OK I concede defeat. “B” has been browbeating me for using “Yolngu” to describe Aboriginal people from S-E Arnhemland when its actual derivation is N-E Arnhemland, and for failing instantly to accept that I was wrong. I reckon the word is increasingly used, at least by whitefellas, as shorthand for Top End Aboriginal people generally (a bit like “Koori” is used down south), and I was quite consciously using it in that borrowed sense. However, even then, its use wouldn’t be correct in the context I employed it, because it’s clear that the Yugul band members are aiming predominantly to support and serve as role models for young Aboriginal musicians in their own (Roper River) region rather than helping Aboriginal musicians generally. Consequently I’ve struck out “Yolngu” in the main text and substituted “Roper River mob. So “B” has a clear win on the board, and I’m happy to acknowledge it.

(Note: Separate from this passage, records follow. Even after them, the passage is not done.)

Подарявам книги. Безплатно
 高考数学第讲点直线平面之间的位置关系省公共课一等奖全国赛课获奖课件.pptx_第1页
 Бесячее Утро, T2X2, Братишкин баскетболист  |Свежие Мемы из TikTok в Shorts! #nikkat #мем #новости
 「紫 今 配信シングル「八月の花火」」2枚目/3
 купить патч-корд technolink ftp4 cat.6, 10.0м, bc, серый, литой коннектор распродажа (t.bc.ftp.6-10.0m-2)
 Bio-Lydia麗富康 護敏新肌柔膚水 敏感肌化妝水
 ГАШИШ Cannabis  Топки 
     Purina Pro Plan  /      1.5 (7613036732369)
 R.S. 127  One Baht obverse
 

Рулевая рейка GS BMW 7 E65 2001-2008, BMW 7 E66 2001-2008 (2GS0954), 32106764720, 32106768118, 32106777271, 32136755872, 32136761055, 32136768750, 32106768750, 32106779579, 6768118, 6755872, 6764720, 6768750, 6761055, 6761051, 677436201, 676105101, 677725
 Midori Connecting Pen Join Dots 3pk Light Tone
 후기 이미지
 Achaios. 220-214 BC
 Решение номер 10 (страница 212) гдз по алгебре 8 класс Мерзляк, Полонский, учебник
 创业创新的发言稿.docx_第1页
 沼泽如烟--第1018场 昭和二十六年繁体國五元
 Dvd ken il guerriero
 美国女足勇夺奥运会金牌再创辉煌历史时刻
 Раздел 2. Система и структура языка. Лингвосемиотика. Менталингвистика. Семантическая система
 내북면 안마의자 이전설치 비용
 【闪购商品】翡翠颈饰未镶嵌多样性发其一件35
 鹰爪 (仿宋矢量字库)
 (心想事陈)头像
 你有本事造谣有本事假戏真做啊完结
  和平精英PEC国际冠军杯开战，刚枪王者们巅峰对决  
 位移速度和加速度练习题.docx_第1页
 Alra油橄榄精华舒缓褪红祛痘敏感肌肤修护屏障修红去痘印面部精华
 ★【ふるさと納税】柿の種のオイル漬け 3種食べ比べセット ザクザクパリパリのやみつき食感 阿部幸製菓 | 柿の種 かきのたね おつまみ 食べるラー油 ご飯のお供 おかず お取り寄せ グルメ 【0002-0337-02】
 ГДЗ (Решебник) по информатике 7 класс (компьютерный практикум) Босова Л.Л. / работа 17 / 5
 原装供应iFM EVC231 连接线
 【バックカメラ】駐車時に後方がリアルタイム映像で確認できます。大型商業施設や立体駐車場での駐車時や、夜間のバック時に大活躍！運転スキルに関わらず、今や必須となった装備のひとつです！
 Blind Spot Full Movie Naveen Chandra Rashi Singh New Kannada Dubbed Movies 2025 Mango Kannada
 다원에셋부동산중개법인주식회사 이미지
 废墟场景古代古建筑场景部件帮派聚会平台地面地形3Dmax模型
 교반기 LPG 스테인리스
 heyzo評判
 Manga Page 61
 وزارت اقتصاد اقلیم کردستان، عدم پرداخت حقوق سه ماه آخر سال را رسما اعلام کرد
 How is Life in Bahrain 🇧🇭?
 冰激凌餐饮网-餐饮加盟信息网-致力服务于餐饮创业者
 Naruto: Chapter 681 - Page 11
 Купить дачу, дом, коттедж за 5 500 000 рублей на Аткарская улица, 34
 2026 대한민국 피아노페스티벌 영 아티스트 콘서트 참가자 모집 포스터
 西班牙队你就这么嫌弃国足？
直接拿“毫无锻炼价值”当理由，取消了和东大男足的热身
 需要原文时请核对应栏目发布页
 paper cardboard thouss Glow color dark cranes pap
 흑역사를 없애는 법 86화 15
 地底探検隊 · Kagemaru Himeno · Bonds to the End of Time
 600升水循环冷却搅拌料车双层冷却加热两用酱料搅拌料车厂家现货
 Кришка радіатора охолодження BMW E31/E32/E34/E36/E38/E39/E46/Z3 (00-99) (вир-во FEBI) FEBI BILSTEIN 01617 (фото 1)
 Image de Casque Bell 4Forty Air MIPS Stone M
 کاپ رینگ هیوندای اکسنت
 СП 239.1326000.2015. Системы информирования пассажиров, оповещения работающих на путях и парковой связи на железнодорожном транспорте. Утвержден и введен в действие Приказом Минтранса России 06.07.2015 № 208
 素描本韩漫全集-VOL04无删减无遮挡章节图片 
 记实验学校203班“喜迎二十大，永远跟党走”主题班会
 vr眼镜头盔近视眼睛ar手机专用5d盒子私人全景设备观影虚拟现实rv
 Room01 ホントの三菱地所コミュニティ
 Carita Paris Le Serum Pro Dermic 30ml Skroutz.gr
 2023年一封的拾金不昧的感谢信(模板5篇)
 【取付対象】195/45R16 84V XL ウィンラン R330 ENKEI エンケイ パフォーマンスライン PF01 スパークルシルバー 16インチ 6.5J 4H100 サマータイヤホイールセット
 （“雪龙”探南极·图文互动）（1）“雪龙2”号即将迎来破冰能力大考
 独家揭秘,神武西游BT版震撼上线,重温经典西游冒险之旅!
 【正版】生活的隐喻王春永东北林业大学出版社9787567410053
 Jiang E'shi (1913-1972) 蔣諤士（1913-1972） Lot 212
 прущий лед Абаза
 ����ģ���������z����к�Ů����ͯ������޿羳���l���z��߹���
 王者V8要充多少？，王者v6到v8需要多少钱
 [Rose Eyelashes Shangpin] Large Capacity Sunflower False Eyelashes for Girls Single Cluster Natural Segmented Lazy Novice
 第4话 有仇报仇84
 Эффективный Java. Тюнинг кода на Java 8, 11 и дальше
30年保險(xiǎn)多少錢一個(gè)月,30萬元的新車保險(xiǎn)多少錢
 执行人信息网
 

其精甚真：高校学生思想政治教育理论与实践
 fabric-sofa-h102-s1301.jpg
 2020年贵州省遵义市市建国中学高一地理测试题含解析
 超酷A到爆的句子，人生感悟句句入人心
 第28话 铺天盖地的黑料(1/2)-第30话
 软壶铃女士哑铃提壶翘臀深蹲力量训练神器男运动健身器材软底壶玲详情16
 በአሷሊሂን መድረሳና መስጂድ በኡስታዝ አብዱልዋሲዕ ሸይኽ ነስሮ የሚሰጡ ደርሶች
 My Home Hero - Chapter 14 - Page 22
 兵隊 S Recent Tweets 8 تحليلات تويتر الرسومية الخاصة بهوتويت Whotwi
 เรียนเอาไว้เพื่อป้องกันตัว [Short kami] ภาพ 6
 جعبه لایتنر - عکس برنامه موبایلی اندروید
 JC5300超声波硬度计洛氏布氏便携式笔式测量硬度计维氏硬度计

Incidentally, I don’t know what the S-E Arnhemland word for “us mob” is (which is why I didn’t use it). However, there are six or seven different dialects (if not separate languages) in that region, and conceivably each group may have a different word to describe themselves collectively. Maybe “Yugul” itself is one such word; that seemed to be suggested by some of the stuff I read about the Yugul band. If so, it seems likely that it and “Yolngu” share a common derivation. That wouldn’t be too surprising, given the relatively close proximity and longstanding trading and other linkages right across Arnhemland.

nardo
2022 years ago

Norman, “indigenous” can be equated with “folk” music, like reggae is, an expression of local culture… doesn’t matter if it has musical or mechanical influences mixed in… u picky bastard!

Norman
Norman
2022 years ago

With regars to what “indigenous” can now mean, nardo, I’d suggest consulting the works of Charles Lutwidge Dodgson, with particular emphasis on the seminal contribution of Mr Dumpty.